- **Textauszug**:
==========
Pressestatement von Ulrich Schneider, anlässlich der Vorstellung des gemeinsamen Appells an die Bundesregierung „#SpendenStattVernichten – Lagerware für den guten Zweck“ am 24. Februar 2021.

Es gilt das gesprochene Wort.

Wenn unser Steuerrecht dafür sorgt, dass ich einen wirtschaftlichen Nachteil erleide, nur weil ich Dinge Bedürftigen zukommen lasse, anstatt sie zu vernichten, dann kann etwas nicht stimmen mit diesem Steuerrecht. Das müsste uns bereits der gesunde Menschenverstand sagen. Es mutet erst einmal an wie ein Schildbürgerstreich. Wenn dieser Streich jedoch dazu führt, dass Millionenwerte an Kleidung geschreddert werden, während Millionen von Menschen – auch hier in Deutschland – leider – Kleiderspenden dringend brauchen könnten, ist das weder unter ökologischen noch unter sozialpolitischen Gesichtspunkten irgendwie spaßig, sondern mutet fast schon dekadent an.

Als Wohlfahrtsverband unterstützen wir die Initiative der Grünen ausdrücklich, das Umsatzsteuerrecht so zu ändern, dass es für den Handel möglich wird, auch Textilien zu spenden, ohne dafür bestraft zu werden oder draufzuzahlen. Wir tun dies, auch wenn es sozialpolitisch eine Gratwanderung darstellt. Denn niemand sollte in diesem Sozialstaat auf Kleiderspenden angewiesen sein. Kleiderspenden sollten ein Add-on sein, eine nette Geste, mehr aber auch nicht.

Tatsächlich ist es in Deutschland jedoch mittlerweile so, dass rund 6 Millionen Menschen in Hartz IV, 1 Million Menschen in Altersgrundsicherung oder fast 400.000 Asylbewerber*innen auf solche Spenden dringend angewiesen sind. Die zwei Millionen Hilfebedürftigen, die bereits zu den Besuchern der Lebensmitteltafeln zählen, geben dafür ein beredtes Beispiel. Wer sich bei Minustemperaturen draußen für etwas Gemüse anstellt, als alter Mensch oder als Alleinerziehende mit Kindern, tut dies nicht aus Gründen der Geselligkeit, sondern weil er auf Hilfen dieser Art bitter angewiesen ist.

Die letzte Erhöhung der Regelsätze in Hartz IV und in der Altersgrundsicherung hat überhaupt nichts daran geändert, dass diese Regelsätze Armutsätze sind. Mit 446 Euro hat man als Single kaum eine Chance über den Monat zu kommen. Auch wie man beispielsweise ein Vorschulkind mit 283 Euro über den Monat bekommen soll, erschließt sich überhaupt nicht. Diese Regelsätze sind regierungsseitig bewusst kleingerechnet und decken das Existenzminimum schon lange nicht mehr ab.
==========
- **Kurze Aufgabe**:
Setze das Pressestatement zu #SpendenStattVernichten im Anschluss an seinen letzten Satz fort.

(Einträge)
==========
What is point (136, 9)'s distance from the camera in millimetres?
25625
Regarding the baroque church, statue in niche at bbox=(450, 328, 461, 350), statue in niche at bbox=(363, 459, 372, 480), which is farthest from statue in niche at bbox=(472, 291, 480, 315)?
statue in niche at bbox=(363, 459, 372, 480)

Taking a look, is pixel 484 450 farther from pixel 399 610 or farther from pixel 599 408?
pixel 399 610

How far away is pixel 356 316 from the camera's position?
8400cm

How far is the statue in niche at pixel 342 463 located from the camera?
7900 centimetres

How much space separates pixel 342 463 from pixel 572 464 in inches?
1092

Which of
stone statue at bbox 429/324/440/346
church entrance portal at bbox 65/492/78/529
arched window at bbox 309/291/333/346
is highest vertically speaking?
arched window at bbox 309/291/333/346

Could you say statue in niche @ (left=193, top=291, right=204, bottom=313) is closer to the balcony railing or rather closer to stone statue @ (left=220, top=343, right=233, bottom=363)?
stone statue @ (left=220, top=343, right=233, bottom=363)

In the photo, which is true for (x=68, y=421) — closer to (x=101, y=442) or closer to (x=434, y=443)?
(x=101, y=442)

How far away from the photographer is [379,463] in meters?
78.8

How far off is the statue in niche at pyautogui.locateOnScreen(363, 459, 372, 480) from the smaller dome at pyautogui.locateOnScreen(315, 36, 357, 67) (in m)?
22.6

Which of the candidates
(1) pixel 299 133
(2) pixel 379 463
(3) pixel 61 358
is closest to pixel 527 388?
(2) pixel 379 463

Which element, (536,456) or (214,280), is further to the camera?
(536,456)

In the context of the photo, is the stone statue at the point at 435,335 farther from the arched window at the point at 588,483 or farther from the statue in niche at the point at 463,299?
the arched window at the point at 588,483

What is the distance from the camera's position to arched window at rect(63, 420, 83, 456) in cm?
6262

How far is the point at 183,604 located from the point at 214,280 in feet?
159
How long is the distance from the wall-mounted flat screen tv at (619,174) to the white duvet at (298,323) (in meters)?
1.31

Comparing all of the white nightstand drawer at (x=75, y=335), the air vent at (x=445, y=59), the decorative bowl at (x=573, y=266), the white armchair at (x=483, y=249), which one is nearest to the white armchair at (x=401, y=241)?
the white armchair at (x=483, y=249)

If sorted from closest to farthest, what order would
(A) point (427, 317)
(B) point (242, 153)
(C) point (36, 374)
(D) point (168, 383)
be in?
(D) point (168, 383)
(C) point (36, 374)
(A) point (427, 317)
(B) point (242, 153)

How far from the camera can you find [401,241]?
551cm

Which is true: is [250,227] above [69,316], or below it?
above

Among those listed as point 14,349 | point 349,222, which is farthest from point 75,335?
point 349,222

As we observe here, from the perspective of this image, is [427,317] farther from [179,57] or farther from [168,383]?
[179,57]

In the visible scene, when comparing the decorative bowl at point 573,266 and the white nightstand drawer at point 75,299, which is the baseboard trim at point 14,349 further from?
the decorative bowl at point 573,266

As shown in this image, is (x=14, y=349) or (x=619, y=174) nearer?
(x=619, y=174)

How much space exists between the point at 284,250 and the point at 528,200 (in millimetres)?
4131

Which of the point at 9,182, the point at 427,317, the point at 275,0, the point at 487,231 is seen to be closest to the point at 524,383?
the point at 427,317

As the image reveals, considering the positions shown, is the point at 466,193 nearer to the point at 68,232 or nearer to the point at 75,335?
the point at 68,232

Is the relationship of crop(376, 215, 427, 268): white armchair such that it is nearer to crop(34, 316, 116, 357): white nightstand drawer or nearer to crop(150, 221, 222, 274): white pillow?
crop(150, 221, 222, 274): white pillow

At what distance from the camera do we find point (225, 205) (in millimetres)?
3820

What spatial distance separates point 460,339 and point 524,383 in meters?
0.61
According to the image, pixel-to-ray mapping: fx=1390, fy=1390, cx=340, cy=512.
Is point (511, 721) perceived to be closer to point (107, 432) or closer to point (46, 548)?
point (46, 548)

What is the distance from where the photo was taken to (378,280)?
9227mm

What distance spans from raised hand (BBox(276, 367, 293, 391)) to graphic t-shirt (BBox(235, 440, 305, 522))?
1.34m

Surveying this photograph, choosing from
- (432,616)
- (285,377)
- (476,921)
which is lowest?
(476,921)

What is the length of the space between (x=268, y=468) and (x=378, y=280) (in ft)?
==========
- **Als Antwort**:
Für die gesamte Kleidung und das gesamte Schuhwerk eines sich im Wachstum befindlichen Schulkindes billigt der Gesetzgeber gerade einmal 37 Euro im Monat zu, 444 Euro im Jahr: von der Unterwäsche über die Sportkleidung und den Anorak bis hin zum Wintermantel, von den Gummistiefeln über die Sandalen bis hin zu Sportschuhen und Winterstiefeln. Das ist klar unter Bedarf. Das kann nicht funktionieren, zumal alle anderen Positionen im Regelsatz von der Ernährung bis zu Hygieneartikeln genauso unter Bedarf kleingerechnet sind. Hartz IV und Altersgrundsicherung heißen Armut.

Wir wissen, dass die unserem Sozialstaat, der kein Almosenstaat ist, angemessene Lösung nur in einer armutsverhindernden Ausgestaltung der Grundsicherung liegen kann. Deshalb fordern mittlerweile über 40 Gewerkschaften und bundesweite Organisationen – ähnlich wie auch Linke und Grüne im Bundestag – eine Anhebung der Regelsätze auf mindestens 600 Euro.

Wir wissen aber auch: Gerade weil der Staat sie im Stich lässt, brauchen die Armen jede Hilfe, die sie bekommen können, auch Kleiderspenden. Wer schon vor Corona zu wenig hatte, den trifft die Krise jetzt erst recht besonders hart. Die Bundesregierung hat bisher nicht geglänzt, wenn es um die soziale Ausgestaltung der Krisenpolitik ging. Der einmalige Hartz IV-Corona-Zuschuss ist allenfalls ein Tropfen auf den heißen Stein. Deshalb unser dringender Appell an die Bundesregierung: Machen Sie (wenigstens) den Weg für diese Spenden frei.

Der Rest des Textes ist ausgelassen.